The NBA maintains the regular season suspension is “temporary” and has officially stated, “[it] intends to resume the season, pending further developments related to the pandemic.”

With the newly-lengthened social distancing guidelines in the US, play legally can’t begin anytime before May 1.

Dallas Mavericks owner and billionaire Shark Tank star Mark Cuban optimistically predicted the season could re-start as soon as mid-May.

But according to ESPN, executives are bracing for a mid- to late-June return, in the best case scenario.

Numerous players from a variety of teams have tested positive for coronavirus in the last month.

On the ice the NHL’s regular season was suspended the day after the NBA’s, on March 12. Teams had played between 68 to 71 games of their respective 82 game schedules. The playoffs were set to kick off the week of April 6, with Lord Stanley’s cup being passed from the Commissioner to the winning team’s captain in early June.

When the league announced the suspension a few weeks ago, NHL commissioner Gary Bettman said, “In light of ongoing developments resulting from the coronavirus…the National Hockey League is announcing today that it will pause the 2019-20 season…” (Emphasis added).

Going on to say, “Our goal is to resume play as soon as it is appropriate and prudent, so that we will be able to complete the season and award the Stanley Cup.”

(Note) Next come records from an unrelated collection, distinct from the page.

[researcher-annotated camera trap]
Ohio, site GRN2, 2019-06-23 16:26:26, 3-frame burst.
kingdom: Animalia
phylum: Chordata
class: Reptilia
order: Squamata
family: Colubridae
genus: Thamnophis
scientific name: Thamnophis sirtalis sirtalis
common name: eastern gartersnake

NHL sources have said that the delay of the Tokyo Olympics could allow the league to finish its season this summer (now that a window has been opened up for sports programming on NBC prime time).

According to John Shipley of the Pioneer Press, “League sources said the NHL is looking to a possible return of regular-season games in July, with the postseason moving into the fall”, adding that, “the NHL has vowed to play a full 82-game schedule in 2020-21 whether this season resumes or not.”

The new entry draft was set to take place on June 26-27 in Montreal, but has been vaguely postponed to a later date.

Meanwhile, the Major League Baseball’s 2020 season was put on pause before it even started.

On March 12, the league cancelled spring training and postponed all regular season games for two weeks, before extending the suspension indefinitely.

The regular season was supposed to begin on March 26.

Per the New York Times, “…some officials hold out hope of opening the season by the middle of May, starting around Memorial Day (May 25) or early June.” But according to Dan Martin of the New York Post, recent state-level measures to extend social distancing make any start date before mid-June “highly unlikely”.

Back on March 16, MLB Commissioner Rob Manfred said, “…the commitment of the clubs is to play as many baseball games in 2020 as we can, consistent with the safety of our players and our fans.”

The entire season being cancelled does not appear to be out of the question.

Last Friday, players and owners from around the league ratified a deal that stipulated, should no games be played at all this year, players would not have to pay back advanced salary and would receive the same service time as earned in 2019.

The draft has been moved to an undetermined date in July.

Football fans hold up some hope that their beloved sport won’t be impacted by the outbreak. The NFL’s pre-season is set to start August 6. While the regular season is scheduled to begin September 10.

As of yet, there is no indication that the league intends to delay the late-summer start date, with the draft also set to proceed as scheduled at the end of April (however, virtually online instead of in-person).

According to Bleacher Report, the NFL will likely release it’s 2020/21 regular season schedule in May.

The NFL draft is still scheduled for April 23-25.